CBDCs are coming unless we prevent it. Their introduction has nothing to do with money and everything to do with controlling the populace. For every inch CBDCs encroach, that is an inch of liberty indelibly lost.
If you aren't familiar with Professor Werner's work, he is an outspoken opponent of central banks, despite being the father of quantitative easing and spending the majority of his life in their orbit. This whole video is incredibly useful but if you don't make it to the end, he repeats what I postulated in one of my very first pieces that CBDCs will likely be introduced via the bribe of Universal Basic Income. If this happens, it won't be a release from the struggle of providing for your family. It will be the yoke of bondage. And even if it seems like a healthy sum in the beginning of the rollout, it will eventually become a paltry sum as inflation erodes the real value of whatever nominal amount they begin with. Nothing could be more effective at impoverishing the populace than putting everyone on a subsistence wage that they can, and will, inflate away.
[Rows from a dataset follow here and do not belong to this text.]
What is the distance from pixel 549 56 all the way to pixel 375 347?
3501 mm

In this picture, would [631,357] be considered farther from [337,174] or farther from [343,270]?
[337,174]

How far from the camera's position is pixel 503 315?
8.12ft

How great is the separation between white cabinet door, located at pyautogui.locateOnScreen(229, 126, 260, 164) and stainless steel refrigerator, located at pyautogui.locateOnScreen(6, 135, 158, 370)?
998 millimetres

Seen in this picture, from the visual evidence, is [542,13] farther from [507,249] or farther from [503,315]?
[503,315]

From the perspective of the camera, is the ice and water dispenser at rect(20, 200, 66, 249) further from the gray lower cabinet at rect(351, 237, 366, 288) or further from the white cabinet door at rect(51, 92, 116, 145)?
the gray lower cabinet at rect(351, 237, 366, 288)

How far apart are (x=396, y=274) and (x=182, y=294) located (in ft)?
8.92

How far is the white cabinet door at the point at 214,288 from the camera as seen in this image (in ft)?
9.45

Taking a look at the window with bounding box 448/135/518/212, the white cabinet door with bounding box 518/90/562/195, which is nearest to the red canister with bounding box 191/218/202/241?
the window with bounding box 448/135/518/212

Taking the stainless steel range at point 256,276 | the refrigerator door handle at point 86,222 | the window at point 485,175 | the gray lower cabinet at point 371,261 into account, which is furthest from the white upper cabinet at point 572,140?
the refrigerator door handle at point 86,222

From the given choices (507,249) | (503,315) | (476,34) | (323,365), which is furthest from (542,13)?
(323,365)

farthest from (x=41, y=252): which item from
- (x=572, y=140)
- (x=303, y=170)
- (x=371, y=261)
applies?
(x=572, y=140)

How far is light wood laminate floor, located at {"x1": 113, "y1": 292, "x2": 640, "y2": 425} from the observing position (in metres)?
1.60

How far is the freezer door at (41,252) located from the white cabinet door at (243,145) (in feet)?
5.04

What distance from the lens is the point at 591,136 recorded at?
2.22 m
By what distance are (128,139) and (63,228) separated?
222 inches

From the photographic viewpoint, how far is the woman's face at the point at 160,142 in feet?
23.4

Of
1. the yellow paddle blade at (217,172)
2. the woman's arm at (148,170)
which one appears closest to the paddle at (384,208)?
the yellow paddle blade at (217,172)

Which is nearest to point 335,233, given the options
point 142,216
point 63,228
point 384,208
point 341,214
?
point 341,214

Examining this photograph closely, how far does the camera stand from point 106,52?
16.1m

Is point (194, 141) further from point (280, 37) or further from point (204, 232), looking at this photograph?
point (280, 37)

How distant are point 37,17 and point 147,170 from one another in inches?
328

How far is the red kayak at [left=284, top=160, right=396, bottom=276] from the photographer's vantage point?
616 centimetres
I want to keep this short because I want to release you in the hope that you'll watch the video. It is not only a cogent argument against CBDCs, it's also an excellent overview of how banking works and why we have inflation in debt based assets like housing.
I agree whit him. The only way we "need" this is if the government is taking complete charge of everything... everything.
Banks create 97% of the money with new loans and if they are not lending then how will inflation persist long term? I do not think "experts" warning us of long term sticky inflation understand this. I don't think I understand this! Thanks for the video Ken!